With lyrics that gravitate towards the distinctly unpopular topics of illness, depression, and now retirement – it’s fortunate that Wolf’s wit and his band’s musical palette offer a little levity. Is this a balance he works hard to maintain? “Nothing’s conscious like that,” he rolls his eyes at the notion. “It’s all gut stuff, like ‘this seems right.’ As far as the lyrics being that way goes… I think dark. But it’s funny too, y’know? And then I feel like there’s also a glimmer of hope in it. In the end I think this is a hopeful record; it’s a record with a lot of sickness and depression, but I think, in the end…” he pauses to recall the most appropriate lyric: “‘I’ll hold my own death as a card in the deck / To be played when there are no other cards left.’ We all go through trials, tribulations and tough times. In the end, it’s about what you do, where you go from there. I’m working towards positivity now, moving towards living and being healthy.”

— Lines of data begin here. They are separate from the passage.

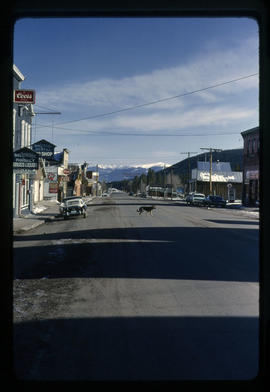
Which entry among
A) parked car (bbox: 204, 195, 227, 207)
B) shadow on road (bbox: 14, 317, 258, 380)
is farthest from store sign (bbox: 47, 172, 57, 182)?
shadow on road (bbox: 14, 317, 258, 380)

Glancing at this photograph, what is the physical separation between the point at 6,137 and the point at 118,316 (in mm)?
3748

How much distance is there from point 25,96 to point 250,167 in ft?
110

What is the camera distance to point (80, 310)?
6.54 meters

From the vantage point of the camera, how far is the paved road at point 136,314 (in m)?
4.32

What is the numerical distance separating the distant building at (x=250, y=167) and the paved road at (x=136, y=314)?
36.8 meters

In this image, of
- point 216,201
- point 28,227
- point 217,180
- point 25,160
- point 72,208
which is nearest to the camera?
point 28,227

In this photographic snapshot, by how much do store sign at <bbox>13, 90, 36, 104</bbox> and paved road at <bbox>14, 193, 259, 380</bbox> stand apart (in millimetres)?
11161

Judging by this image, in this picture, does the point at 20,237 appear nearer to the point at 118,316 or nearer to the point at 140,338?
the point at 118,316

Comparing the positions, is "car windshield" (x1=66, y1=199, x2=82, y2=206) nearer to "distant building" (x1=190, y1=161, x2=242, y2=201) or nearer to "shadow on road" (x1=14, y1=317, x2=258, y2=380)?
"shadow on road" (x1=14, y1=317, x2=258, y2=380)

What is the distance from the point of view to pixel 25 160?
70.6ft

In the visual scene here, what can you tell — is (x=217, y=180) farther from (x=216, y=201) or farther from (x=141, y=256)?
(x=141, y=256)

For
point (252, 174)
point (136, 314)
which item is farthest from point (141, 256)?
point (252, 174)

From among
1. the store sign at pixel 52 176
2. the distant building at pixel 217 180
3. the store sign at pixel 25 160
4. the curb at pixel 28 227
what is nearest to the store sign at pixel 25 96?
the store sign at pixel 25 160

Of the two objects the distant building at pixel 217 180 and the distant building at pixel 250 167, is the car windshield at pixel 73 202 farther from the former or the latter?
the distant building at pixel 217 180
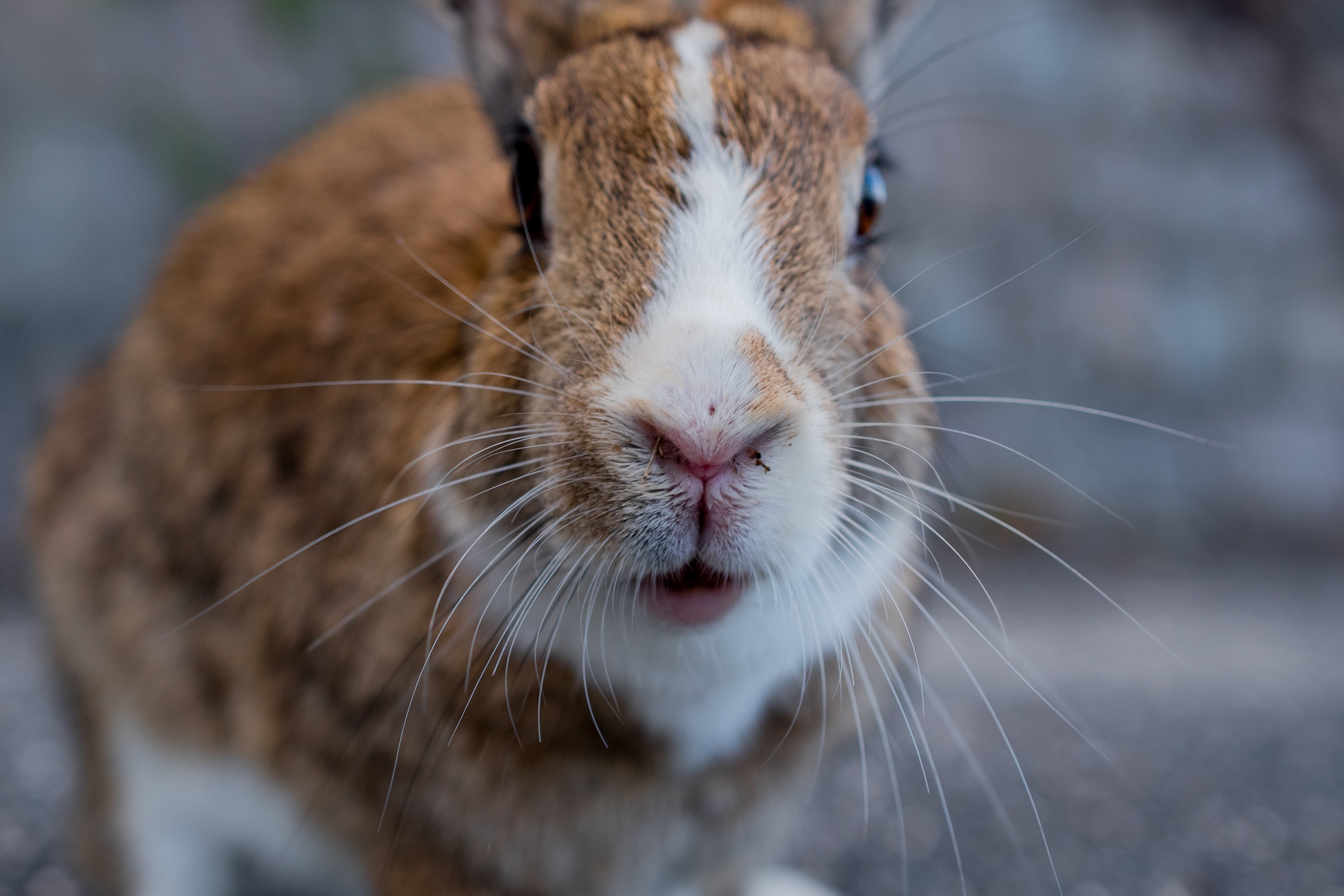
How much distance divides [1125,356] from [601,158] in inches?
170

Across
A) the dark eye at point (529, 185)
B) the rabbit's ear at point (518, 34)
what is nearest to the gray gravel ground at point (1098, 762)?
the dark eye at point (529, 185)

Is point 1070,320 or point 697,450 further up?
point 697,450

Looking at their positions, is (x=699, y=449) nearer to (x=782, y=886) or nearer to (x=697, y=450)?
(x=697, y=450)

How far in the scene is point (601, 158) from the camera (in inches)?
53.5

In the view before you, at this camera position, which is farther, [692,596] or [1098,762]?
[1098,762]

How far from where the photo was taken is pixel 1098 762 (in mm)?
2930

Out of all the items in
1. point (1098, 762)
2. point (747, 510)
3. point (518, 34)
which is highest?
point (518, 34)

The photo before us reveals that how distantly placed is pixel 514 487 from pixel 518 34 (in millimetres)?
828

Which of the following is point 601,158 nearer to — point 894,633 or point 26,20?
point 894,633

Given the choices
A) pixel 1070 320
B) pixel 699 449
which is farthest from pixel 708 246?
pixel 1070 320

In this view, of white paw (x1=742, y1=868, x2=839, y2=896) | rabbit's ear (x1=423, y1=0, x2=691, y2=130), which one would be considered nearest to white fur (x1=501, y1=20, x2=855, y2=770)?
rabbit's ear (x1=423, y1=0, x2=691, y2=130)

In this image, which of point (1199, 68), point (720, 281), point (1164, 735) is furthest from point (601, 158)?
point (1199, 68)

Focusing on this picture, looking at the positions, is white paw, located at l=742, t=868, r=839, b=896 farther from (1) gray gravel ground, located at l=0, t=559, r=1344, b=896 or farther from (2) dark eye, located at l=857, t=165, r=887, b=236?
(2) dark eye, located at l=857, t=165, r=887, b=236

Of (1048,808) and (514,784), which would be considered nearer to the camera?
(514,784)
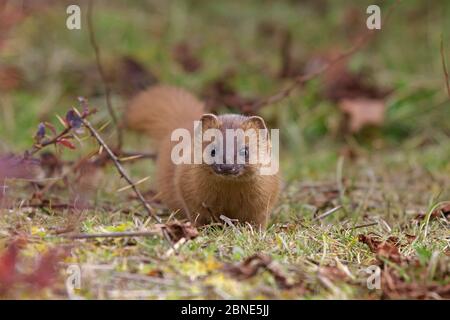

With Mumps, Etc under their arm, Why? make their return to Scotland this autumn. When the subject comes up, Wolf speaks fondly about his first excursion here with his former group cLOUDDEAD in 2002, playing the much-missed Venue in Edinburgh and striking up a friendship with Boards of Canada that would spill over into a mutual exchange of remixes between the seminal ambient duo and several members of the anticon Records collective, of which Wolf is still a part.
Besides providing a comfortable infrastructure to release his music, what is Wolf’s involvement in anticon nowadays and how much creative licence does it afford him? “I was never too hands on involved,” he insists. “But if we sign a new act I still vote yay or nay. I have the option to A&R new acts too, though I haven’t in a long time. Shaun [Koplow]’s the main guy, he runs the label day-to-day, and a lot of the new acts are his signings. Baths is him. I think Adam [AKA Doseone] Drucker brought in Serengeti, which is a great addition. I produced on that album; I like him a lot. We bring him on tour a lot. He’s coming on some of these next ventures. When it comes to Why? stuff me and Shaun are hand in hand talking about what we’re gonna do. Adam’s the same with his stuff. We take a bigger role than an artist might normally.”
After the initial underground boom of its co-founders’ output, a move from San Francisco to Los Angeles has helped assure its continued diversity in recent years. Wolf speaks about its achievements with pride, but he’s not arsed about platinum discs. “I feel like we’re putting out pretty good stuff now,” he enthuses. “I do yoga and this one teacher always plays Baths, every time I’m like ‘I know this guy!’ It makes me proud, like this is something our label did. When I think back, my most cherished memories aren’t really even about making good music but just that exploration of ideas. It’s the idea that, when we first started out, me, Adam and Dave [Odd] Nosdam [as cLOUDDEAD] were really exploring stuff in the early days… it was just like we could do anything. Everything was new… I enjoyed that period a lot.
In the here and now, The Skinny reminds Wolf that when we first talked in 2007 he confessed: “I don’t know what the fulfilment in singing my songs to people is exactly.” Has he got to the bottom of that yet? “I really don’t think I knew back then,” he says. “A lot of times, at my worst I feel very distant from the world, and I think it’s my attempt to try and bridge a gap between myself and everyone else.”